▶ **Data**:
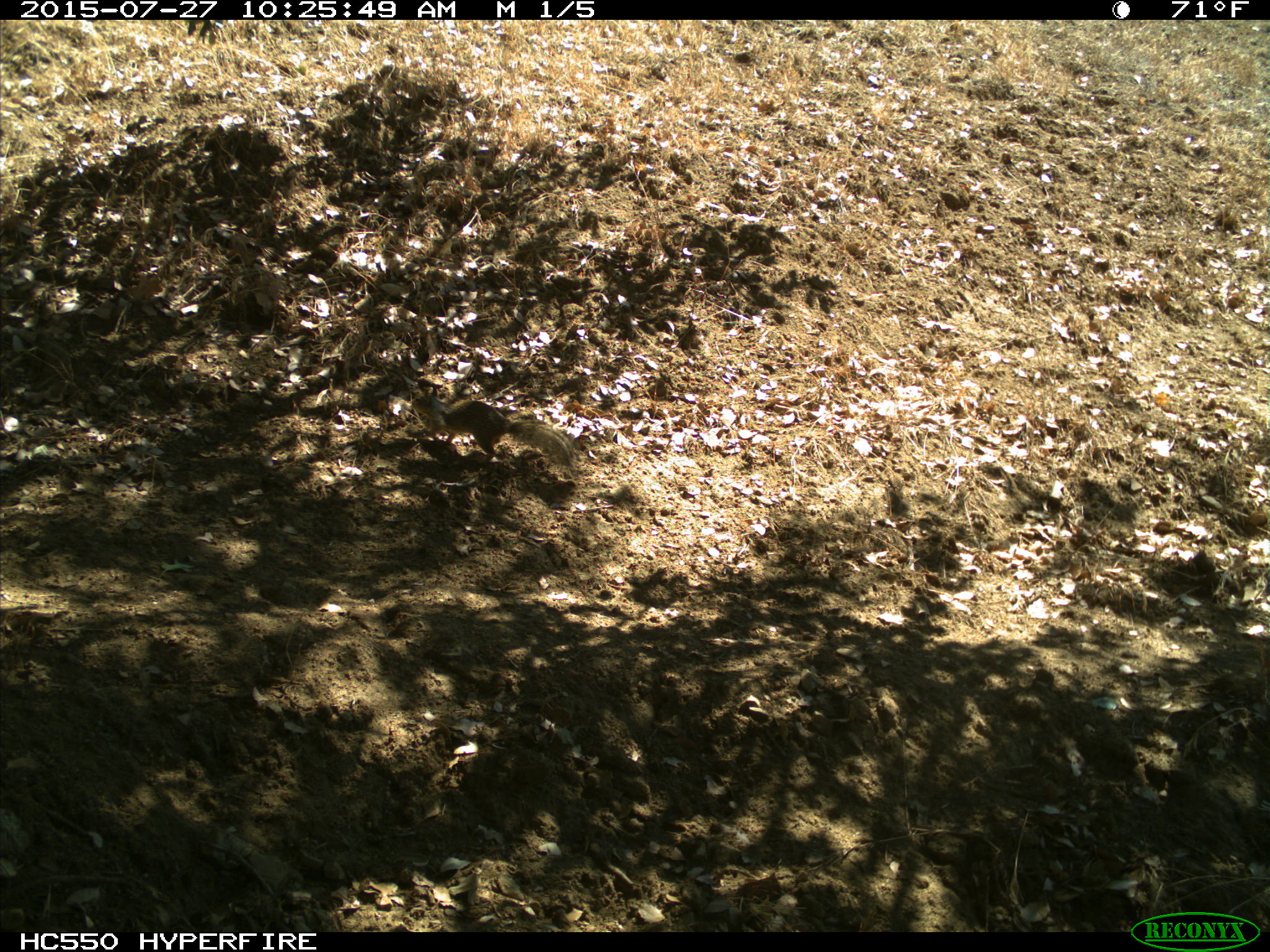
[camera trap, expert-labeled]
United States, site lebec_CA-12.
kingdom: Animalia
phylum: Chordata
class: Mammalia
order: Rodentia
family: Sciuridae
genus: Otospermophilus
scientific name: Otospermophilus beecheyi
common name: california ground squirrel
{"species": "Otospermophilus beecheyi (california ground squirrel)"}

▶ **Goal of the exercise**: Every line of the listing must be reproduced exactly, though the pictures are to be left out.

▶ **Response area**:
[camera trap, expert-labeled]
United States, site lebec_CA-12.
kingdom: Animalia
phylum: Chordata
class: Mammalia
order: Rodentia
family: Sciuridae
genus: Otospermophilus
scientific name: Otospermophilus beecheyi
common name: california ground squirrel
{"species": "Otospermophilus beecheyi (california ground squirrel)"}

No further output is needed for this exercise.